• **TEXT PROVIDED**:

The second type of data set consists of the whole dataset with limited labeled data, which is used for model training and prediction purposes for each of the twelve organisms. It is to be mentioned here that, in less-studied organisms where gene essentiality information is very less, a blind test cannot be applied. For those cases, the whole data set with limited labeled data will be used for model training and prediction purposes.

2.2. Feature selection based on the space-filling concept

The contribution of these 289 features towards gene essentiality is unknown; hence, there may be a possibility to select redundant features by the feature selection algorithm. These redundant features may affect the training performance of the machine learning model. Hence, it is important as well as challenging to choose the non-redundant, unique feature subset for training the model. Feature selection helps to capture the most relevant biological features and helps the classifier to learn a better way to predict essential and non-essential genes with high accuracy. Here the unsupervised feature selection method based on the space-filling concept has been used [81]. This unsupervised method selects the features based on a coverage measure that estimates the spatial distribution of the data points in a hypercube and ensures uniform distribution of points in a regular grid in the data space. The method captures the variability of features with new and relevant information about the data. This method has been tested on various datasets and different scenarios with noise injection and data shuffling. The benefits of using this algorithm are two folds. Firstly, being an unsupervised algorithm, prior information of the output variable is not required.

Additionally, here no classifier is required for feature selection. Hence time complexity is less in comparison to other feature selection algorithms, like SVM-RFE. Also, it has been observed that this method gives better information of relevant features than other unsupervised correlation-based feature selection techniques that, although it can remove the redundant features, cannot eliminate the features with low variability that are non-relevant and non-informative for classification [82,83].

• **REQUIRED ACTION**:
Could you continue the passage on space-filling feature selection for gene essentiality prediction from where it stops?

• **DATASET**:
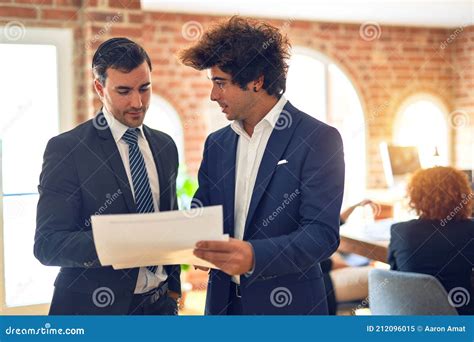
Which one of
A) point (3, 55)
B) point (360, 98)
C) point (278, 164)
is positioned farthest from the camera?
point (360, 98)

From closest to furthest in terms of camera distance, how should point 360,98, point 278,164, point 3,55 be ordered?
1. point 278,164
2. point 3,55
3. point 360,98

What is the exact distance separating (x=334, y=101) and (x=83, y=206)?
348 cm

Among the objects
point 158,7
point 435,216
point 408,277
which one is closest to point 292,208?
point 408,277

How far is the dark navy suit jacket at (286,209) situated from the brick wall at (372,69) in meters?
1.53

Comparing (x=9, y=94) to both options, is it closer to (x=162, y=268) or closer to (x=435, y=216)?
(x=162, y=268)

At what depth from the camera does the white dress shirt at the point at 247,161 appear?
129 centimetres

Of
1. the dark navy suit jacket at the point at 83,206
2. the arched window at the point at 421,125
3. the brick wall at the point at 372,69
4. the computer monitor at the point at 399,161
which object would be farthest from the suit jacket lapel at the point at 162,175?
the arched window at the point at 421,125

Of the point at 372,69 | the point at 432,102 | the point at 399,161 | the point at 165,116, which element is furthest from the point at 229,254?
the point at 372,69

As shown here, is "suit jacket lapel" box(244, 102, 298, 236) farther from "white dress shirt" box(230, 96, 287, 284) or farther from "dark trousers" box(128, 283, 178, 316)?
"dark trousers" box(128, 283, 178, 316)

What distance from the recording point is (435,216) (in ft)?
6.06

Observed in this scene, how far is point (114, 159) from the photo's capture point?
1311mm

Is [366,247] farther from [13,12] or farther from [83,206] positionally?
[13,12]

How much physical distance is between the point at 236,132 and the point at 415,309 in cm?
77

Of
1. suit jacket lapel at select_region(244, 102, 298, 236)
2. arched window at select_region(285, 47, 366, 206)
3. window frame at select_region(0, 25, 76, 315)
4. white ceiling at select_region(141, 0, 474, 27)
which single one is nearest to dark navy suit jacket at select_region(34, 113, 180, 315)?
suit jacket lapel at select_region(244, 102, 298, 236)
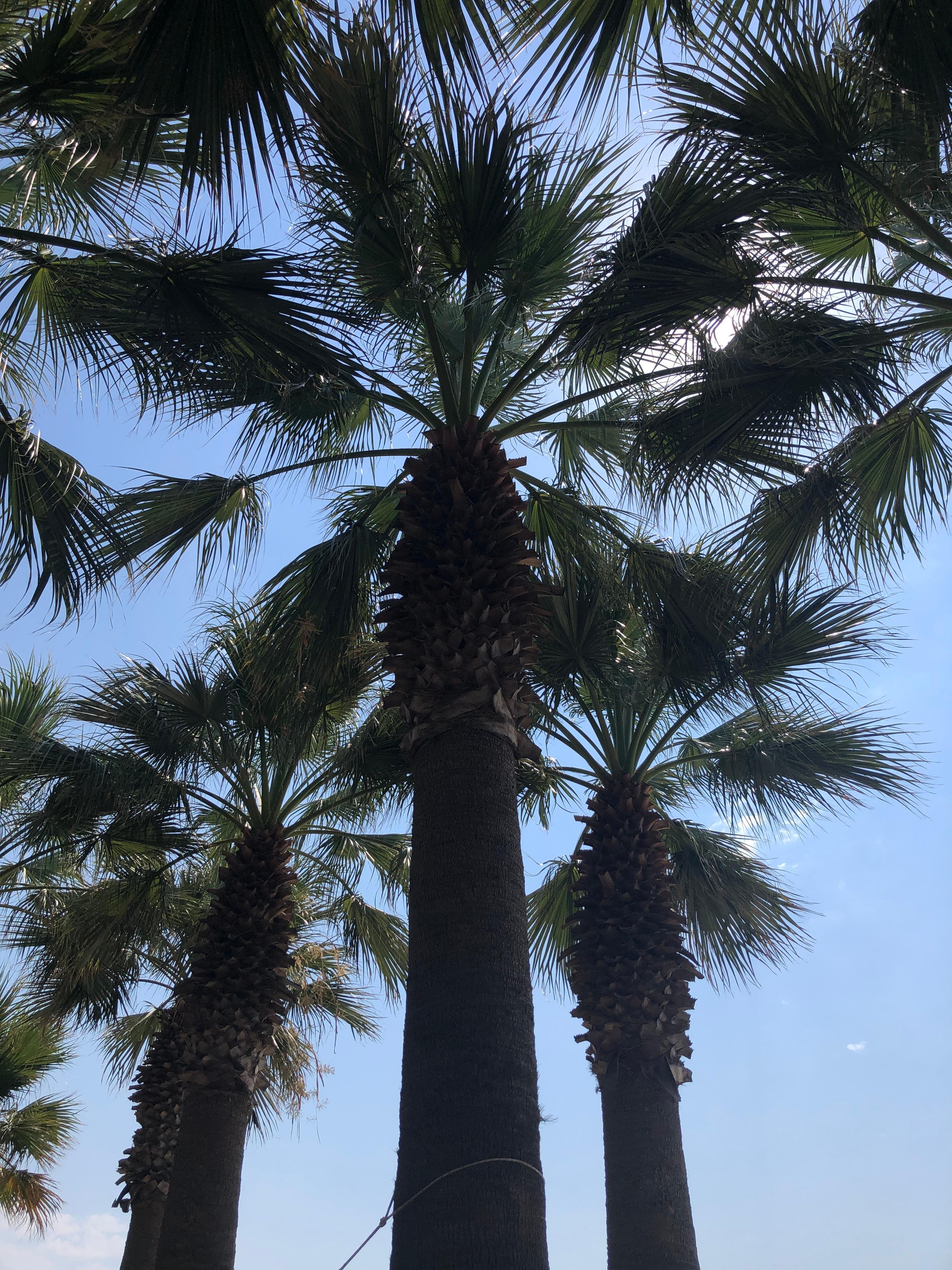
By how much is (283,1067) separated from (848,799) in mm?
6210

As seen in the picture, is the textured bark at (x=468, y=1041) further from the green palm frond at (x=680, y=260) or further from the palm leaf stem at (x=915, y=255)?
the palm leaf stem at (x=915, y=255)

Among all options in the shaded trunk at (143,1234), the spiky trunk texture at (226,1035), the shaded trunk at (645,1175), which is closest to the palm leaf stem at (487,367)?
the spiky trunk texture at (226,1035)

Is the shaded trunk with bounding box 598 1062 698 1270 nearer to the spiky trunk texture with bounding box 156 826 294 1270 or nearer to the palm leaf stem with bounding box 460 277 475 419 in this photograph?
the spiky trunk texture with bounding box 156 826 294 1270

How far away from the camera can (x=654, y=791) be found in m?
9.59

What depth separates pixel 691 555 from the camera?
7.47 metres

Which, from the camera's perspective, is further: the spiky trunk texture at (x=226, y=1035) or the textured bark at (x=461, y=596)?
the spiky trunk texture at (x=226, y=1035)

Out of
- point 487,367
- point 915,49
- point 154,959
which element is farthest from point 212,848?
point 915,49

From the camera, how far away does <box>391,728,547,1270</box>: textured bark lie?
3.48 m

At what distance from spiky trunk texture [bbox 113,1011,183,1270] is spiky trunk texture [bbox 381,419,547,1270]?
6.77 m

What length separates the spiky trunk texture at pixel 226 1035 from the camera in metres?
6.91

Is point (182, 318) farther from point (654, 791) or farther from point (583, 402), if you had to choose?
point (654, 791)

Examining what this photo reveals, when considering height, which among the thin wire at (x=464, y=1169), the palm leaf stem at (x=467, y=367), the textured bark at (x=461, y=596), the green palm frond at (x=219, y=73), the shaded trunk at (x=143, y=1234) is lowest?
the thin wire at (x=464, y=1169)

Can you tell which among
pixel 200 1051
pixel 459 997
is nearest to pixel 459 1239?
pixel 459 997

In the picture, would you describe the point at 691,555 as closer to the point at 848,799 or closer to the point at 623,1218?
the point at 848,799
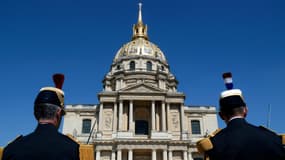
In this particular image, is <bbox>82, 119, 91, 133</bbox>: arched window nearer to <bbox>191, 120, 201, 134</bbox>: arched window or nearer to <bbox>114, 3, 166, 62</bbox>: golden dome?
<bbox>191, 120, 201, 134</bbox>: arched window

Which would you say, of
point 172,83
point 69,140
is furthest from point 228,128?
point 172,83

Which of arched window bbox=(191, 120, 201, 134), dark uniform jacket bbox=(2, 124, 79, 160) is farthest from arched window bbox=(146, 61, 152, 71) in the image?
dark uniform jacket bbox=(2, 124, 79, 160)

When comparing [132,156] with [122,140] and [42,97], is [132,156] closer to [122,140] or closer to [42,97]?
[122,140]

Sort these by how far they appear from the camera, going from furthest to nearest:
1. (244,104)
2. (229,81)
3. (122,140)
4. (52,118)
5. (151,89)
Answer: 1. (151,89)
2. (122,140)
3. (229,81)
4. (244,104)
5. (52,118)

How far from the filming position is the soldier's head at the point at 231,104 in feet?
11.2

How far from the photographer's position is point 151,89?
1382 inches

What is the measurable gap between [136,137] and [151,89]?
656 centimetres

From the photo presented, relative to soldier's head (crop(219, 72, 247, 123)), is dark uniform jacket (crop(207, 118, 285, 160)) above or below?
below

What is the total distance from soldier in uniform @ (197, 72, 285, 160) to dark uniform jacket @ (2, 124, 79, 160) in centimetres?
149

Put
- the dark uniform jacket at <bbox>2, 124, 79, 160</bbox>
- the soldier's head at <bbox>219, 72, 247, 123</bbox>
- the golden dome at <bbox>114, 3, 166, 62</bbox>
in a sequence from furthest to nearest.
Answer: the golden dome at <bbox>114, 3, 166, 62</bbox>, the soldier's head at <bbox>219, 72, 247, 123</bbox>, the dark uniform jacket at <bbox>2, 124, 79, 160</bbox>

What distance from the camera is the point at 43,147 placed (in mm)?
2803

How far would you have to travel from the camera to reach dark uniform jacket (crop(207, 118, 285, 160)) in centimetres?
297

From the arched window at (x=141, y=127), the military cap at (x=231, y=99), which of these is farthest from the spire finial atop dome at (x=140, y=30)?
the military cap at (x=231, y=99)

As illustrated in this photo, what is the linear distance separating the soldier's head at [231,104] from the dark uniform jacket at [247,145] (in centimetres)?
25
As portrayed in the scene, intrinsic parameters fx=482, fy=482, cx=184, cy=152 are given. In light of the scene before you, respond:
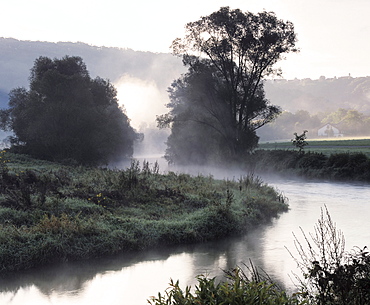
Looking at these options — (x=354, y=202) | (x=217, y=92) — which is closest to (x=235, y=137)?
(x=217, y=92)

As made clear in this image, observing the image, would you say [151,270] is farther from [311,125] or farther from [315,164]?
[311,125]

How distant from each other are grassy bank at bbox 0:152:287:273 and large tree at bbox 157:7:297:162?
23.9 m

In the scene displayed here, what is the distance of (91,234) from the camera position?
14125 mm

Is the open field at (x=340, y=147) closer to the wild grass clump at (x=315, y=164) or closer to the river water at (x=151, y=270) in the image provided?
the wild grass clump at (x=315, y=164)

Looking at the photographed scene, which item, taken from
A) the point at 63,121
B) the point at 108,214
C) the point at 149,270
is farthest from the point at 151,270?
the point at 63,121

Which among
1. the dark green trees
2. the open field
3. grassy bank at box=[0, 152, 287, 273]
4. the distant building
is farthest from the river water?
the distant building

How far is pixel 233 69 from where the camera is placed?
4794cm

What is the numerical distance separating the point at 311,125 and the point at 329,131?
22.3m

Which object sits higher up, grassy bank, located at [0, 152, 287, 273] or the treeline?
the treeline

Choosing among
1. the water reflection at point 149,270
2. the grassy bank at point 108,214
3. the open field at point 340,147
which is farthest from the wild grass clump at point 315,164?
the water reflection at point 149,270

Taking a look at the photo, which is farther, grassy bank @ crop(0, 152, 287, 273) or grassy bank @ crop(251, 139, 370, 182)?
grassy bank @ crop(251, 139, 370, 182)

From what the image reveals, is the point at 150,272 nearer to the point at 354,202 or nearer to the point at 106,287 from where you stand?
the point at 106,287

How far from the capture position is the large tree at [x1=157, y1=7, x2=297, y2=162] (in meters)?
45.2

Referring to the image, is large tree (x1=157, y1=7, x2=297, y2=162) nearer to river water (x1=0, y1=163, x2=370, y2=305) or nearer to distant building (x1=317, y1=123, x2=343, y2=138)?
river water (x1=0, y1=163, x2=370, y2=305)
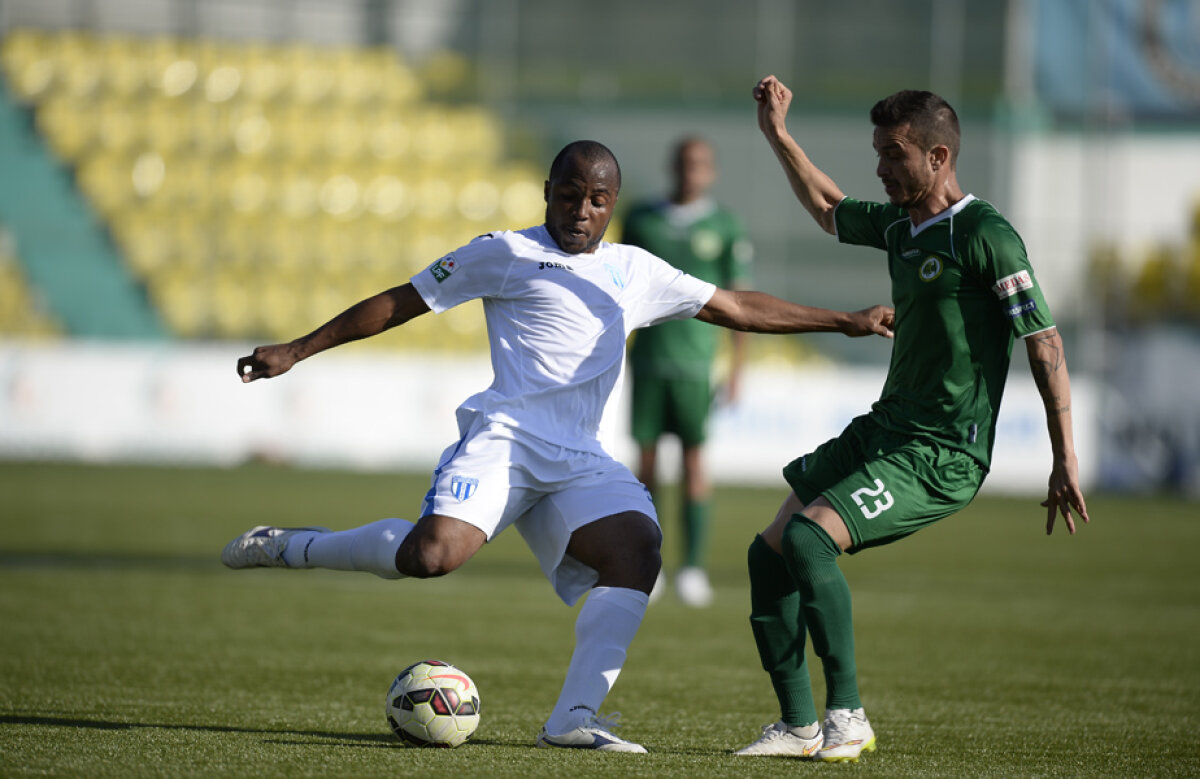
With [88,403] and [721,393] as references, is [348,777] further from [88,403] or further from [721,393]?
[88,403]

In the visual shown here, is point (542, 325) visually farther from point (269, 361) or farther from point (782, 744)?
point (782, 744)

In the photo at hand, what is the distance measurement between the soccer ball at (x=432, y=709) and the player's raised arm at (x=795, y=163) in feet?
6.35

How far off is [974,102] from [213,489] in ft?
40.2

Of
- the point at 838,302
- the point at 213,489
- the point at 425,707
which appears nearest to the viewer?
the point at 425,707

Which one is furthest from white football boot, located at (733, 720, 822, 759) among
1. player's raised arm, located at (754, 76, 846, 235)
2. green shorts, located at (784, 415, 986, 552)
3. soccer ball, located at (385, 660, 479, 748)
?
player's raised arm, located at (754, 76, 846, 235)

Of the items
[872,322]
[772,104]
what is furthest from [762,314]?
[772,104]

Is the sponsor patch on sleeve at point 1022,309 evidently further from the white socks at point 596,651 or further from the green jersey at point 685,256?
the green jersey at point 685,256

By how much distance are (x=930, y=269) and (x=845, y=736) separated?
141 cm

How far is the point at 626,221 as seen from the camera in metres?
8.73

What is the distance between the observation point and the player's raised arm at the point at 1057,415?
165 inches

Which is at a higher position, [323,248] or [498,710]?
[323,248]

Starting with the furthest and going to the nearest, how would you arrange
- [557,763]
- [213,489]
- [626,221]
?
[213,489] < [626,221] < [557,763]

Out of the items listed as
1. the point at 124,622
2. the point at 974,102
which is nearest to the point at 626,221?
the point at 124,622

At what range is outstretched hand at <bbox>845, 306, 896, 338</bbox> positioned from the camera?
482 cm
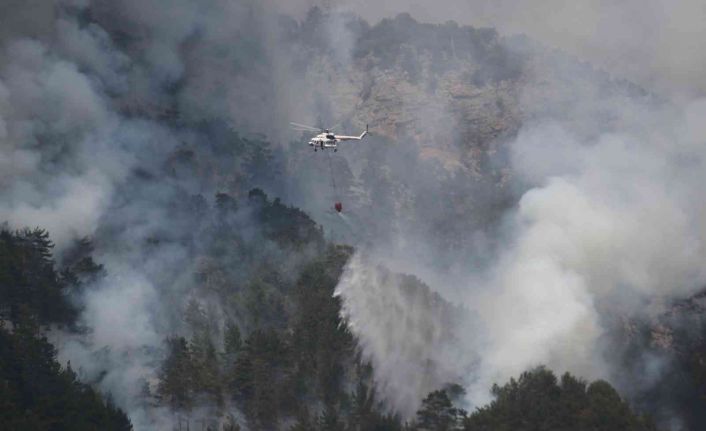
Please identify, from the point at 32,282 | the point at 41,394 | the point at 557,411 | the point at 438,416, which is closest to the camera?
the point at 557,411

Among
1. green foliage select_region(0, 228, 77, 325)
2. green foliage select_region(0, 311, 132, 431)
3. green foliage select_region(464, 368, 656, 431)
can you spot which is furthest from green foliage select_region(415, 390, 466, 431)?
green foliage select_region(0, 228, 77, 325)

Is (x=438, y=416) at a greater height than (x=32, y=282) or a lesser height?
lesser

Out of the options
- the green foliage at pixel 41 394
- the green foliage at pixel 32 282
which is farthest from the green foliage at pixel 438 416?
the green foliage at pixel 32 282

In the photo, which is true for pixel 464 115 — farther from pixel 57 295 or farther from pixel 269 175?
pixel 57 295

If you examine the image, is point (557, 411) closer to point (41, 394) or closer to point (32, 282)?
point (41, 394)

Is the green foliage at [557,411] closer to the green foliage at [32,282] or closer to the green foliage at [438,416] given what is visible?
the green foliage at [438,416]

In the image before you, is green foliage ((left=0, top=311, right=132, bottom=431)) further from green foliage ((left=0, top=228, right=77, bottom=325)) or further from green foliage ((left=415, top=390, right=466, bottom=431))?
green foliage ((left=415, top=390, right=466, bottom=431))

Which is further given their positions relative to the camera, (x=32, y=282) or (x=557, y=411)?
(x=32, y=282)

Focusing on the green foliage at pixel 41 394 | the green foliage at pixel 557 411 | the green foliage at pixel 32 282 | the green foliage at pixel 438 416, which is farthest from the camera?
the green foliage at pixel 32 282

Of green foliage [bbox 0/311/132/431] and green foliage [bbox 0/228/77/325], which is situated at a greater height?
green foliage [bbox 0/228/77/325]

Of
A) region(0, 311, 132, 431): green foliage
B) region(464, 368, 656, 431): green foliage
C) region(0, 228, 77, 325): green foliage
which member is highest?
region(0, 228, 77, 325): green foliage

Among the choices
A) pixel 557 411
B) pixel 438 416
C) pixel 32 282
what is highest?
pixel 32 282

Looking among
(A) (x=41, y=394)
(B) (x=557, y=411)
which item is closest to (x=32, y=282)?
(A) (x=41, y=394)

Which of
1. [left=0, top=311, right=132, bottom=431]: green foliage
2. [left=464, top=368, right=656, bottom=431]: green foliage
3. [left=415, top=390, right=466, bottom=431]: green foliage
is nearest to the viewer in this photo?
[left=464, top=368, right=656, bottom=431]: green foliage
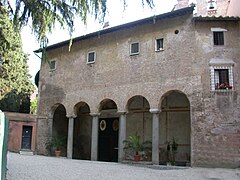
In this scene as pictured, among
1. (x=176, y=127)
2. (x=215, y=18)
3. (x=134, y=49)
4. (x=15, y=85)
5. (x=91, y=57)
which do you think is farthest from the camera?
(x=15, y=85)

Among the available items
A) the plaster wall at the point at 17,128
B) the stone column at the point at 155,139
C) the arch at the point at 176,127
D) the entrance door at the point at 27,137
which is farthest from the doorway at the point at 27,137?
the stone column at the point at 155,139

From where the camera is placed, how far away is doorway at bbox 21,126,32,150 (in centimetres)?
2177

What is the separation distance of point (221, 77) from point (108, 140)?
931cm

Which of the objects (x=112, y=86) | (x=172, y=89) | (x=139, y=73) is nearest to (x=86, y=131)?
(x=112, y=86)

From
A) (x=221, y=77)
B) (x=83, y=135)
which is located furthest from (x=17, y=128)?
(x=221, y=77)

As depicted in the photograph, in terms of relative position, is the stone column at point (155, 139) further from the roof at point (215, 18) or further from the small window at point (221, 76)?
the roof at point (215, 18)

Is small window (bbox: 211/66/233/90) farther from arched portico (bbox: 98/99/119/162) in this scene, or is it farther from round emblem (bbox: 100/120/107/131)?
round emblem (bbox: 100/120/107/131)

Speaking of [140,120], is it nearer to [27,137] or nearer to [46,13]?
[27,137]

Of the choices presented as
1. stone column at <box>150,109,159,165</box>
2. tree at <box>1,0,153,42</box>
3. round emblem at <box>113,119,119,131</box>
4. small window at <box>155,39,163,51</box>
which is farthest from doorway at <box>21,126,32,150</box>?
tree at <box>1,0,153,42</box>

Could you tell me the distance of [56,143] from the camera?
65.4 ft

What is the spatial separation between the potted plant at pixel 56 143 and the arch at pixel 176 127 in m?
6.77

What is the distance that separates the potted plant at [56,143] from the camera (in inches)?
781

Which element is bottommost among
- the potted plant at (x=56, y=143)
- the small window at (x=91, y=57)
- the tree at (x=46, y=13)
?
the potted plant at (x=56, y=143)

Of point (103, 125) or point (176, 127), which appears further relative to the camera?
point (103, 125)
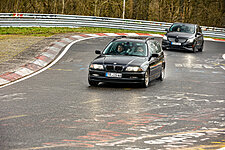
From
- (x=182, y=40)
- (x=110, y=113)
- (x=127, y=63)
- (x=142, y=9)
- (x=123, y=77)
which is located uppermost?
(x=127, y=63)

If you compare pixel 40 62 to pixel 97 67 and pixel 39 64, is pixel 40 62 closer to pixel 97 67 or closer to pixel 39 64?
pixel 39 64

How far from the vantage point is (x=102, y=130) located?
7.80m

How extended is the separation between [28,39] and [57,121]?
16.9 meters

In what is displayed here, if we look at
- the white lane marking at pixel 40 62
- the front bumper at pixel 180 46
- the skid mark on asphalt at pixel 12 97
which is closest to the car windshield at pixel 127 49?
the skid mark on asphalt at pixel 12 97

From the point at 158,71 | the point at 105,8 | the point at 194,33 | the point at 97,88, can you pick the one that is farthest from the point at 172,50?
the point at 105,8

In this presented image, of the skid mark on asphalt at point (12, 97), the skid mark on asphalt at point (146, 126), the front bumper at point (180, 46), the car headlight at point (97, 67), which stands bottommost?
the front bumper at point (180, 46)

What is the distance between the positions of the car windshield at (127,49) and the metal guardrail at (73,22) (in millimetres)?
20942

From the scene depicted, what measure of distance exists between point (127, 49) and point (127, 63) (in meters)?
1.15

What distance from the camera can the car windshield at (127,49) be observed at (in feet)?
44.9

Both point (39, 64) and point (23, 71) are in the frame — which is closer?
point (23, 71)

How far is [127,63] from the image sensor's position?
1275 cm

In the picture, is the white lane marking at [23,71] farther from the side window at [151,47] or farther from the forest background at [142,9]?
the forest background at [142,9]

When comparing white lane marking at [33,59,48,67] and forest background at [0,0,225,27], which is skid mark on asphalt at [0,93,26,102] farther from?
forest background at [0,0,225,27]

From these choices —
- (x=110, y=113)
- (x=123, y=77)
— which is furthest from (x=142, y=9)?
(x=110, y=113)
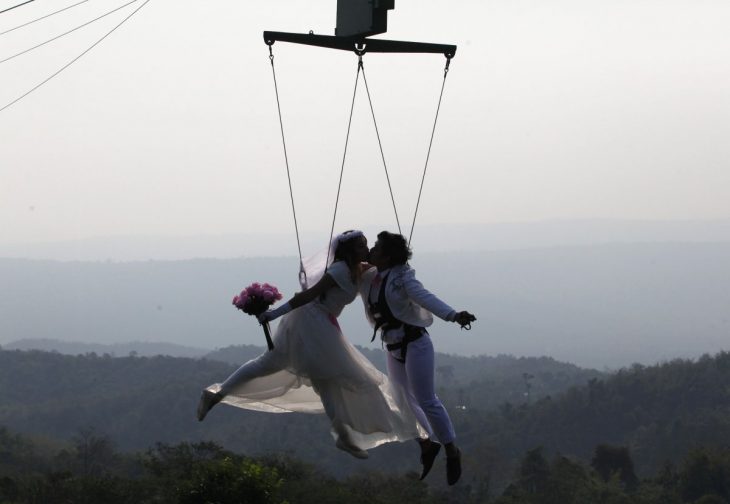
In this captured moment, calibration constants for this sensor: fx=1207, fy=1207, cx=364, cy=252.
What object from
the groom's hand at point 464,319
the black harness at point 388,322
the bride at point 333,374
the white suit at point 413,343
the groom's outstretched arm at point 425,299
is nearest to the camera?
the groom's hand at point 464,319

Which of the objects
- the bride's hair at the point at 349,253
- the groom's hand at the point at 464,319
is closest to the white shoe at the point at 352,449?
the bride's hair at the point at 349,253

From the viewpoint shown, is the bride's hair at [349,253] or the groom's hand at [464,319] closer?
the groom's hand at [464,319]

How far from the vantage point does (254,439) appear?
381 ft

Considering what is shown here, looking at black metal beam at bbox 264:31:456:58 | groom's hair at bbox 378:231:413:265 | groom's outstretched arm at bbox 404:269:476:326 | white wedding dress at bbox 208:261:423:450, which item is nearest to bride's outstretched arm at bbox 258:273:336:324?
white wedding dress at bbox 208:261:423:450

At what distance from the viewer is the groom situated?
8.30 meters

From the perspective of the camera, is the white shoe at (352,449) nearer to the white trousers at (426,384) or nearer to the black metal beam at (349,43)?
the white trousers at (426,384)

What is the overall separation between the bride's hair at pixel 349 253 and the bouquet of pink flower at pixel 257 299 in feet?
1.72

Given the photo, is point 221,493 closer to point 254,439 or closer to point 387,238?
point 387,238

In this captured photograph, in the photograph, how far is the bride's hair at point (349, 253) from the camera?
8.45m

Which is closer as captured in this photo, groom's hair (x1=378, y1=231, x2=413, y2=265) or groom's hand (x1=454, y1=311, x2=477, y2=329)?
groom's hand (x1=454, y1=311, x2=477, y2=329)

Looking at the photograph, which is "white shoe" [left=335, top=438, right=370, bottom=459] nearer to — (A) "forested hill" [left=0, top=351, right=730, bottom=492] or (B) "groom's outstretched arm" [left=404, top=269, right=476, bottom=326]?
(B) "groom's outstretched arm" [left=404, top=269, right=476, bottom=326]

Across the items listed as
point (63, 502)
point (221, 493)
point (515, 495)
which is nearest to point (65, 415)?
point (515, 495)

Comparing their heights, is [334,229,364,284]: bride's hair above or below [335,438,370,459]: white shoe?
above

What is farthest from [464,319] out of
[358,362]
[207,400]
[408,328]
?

• **RESULT FOR THIS EXERCISE**:
2.3. Dimension reduction using forced directed graph layout

After feature selection, the data set was transformed into a lower dimension (2-D) using a dimension reduction technique for visualization. Projected 2-D features set to reserve all the information the same as higher-dimensional data. This is an important step in the pipeline as the classifier works better in 2-D than with the higher dimension data. For dimension reduction, a force-directed graph layout algorithm Kamada-Kawai has been used that considers each data point as a node in a graph having attractive and repulsive forces between them that can be modeled as springs connecting the nodes [84]. The algorithm then tries to cluster the data points by minimizing the total energy of the system based on attracting and repelling forces between them. Here the input of the Kamada-Kawai algorithm is a graph constructed by using the K-Nearest Neighbour (K-NN) algorithm. For known organisms, it has been observed that essential genes are clustered together in one side of an arc in a circle layout, and non-essential genes are clustered in the rest of the circle. A circular layout of each organism has been observed from the Kamada Kawai algorithm with a specific parameter (K Nearest Neighbor) value of the K-NN algorithm. Here it is assumed that if a similar circular layout is observed for less explored organisms related to gene essentiality, the unlabeled genes will be clustered together category wise and reside on the arc of the circle. This analysis had been performed using the “dimRed” package in R [85].

Both the feature selection and the dimensionality reduction methods are used for not only reducing the number of features in a dataset but also to select the important features, which are contributing significantly. Feature selection is used for selecting the relevant features without changing the original values, whereas, the dimensionality reduction step transforms the higher dimensional features into a lower dimension. From the dimension reduction technique it is very difficult to identify the key features which are contributing for classifications, hence the feature selection step is necessary.

To test the efficiency of this dimension reduction technique combined with unsupervised feature selection and LapSVM classifier, the performance metrics of Kamada-Kawai has been compared against other dimension reduction techniques, such as Principal Component Analysis (PCA) [86], Metric Dimensional Scaling (MDS) [87], Fruchterman Reingold [88] and FastICA [89] using the gold standard dataset of twelve organisms. To test the statistical significance of the results, the one-tailed Mann Whitney U Test has been performed with 1% level of significance (P<0.01).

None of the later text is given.